Culham Centre for Fusion Energy is a laboratory, based on a former military airfield in Oxfordshire. The structure itself is an 18 meter-high container and in there is a team of British researchers and scientists that are creating what they describe as a “miniature sun” here on Earth.
This long-held dream of fusion power will potentially offer a limitless supply of zero-carbon energy but is yet to be viable at scale because a fusion reaction requires more power than it tends to generate. But this is not impossible!
Fusion Reactors on a Global Scale
Chinese scientists have built a fusion reactor that became the first in the world to reach 100 million degrees Celcius – Seven times hotter than the core of the sun and most importantly the temperature at which hydrogen atoms begin to fuse into helium.
Achievements like these are milestones on the fusion timeline and provide insight for projects like the International Thermonuclear Experimental Reactor project (ITER).

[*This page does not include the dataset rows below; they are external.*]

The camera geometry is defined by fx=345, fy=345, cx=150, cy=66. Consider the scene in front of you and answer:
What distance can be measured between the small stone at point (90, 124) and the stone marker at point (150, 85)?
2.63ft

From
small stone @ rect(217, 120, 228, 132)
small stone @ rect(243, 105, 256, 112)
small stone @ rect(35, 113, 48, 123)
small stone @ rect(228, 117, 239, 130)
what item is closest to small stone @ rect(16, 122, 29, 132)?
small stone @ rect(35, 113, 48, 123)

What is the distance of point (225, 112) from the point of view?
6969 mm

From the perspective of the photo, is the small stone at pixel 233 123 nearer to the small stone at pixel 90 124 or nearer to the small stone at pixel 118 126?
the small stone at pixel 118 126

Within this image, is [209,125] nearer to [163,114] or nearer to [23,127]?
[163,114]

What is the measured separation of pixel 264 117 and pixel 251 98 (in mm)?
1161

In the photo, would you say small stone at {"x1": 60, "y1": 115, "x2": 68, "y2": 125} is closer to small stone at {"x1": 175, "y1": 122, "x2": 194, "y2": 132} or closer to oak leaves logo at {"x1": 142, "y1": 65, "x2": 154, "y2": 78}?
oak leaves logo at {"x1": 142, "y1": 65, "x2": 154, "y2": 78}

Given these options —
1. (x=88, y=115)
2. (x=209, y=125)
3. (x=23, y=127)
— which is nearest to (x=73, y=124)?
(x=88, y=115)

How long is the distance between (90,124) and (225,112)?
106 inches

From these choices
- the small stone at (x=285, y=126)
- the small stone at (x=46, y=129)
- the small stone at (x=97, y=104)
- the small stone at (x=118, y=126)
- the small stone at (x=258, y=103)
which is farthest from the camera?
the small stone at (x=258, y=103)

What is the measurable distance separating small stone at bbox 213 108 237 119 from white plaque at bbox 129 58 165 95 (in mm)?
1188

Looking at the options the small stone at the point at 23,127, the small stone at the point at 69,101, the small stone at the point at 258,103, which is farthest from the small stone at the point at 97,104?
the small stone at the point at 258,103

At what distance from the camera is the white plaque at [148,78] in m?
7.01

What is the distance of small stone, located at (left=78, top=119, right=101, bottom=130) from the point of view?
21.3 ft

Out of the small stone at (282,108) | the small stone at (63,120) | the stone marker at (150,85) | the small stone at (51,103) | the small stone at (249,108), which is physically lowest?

In France, the consortium is building a prototype fusion reactor called Tokamak which costs around $25 billion and it aims to conduct a test of super-heated plasma in 2025 and generate full-power fusion within 15 years.
ITER may be the biggest and most expensive project but there are more fusion energy projects underway. Like for example, a privately funded UK venture called Tokamak Energy announced it hit 15 million degrees for the first time.
MIT and the startup of Commonwealth Fusion Systems are currently designing a fusion reactor capable of generating more power than it consumes.
The Canadian government will be investing around $37 million in General Fusion that will focus on magnetized target fusion.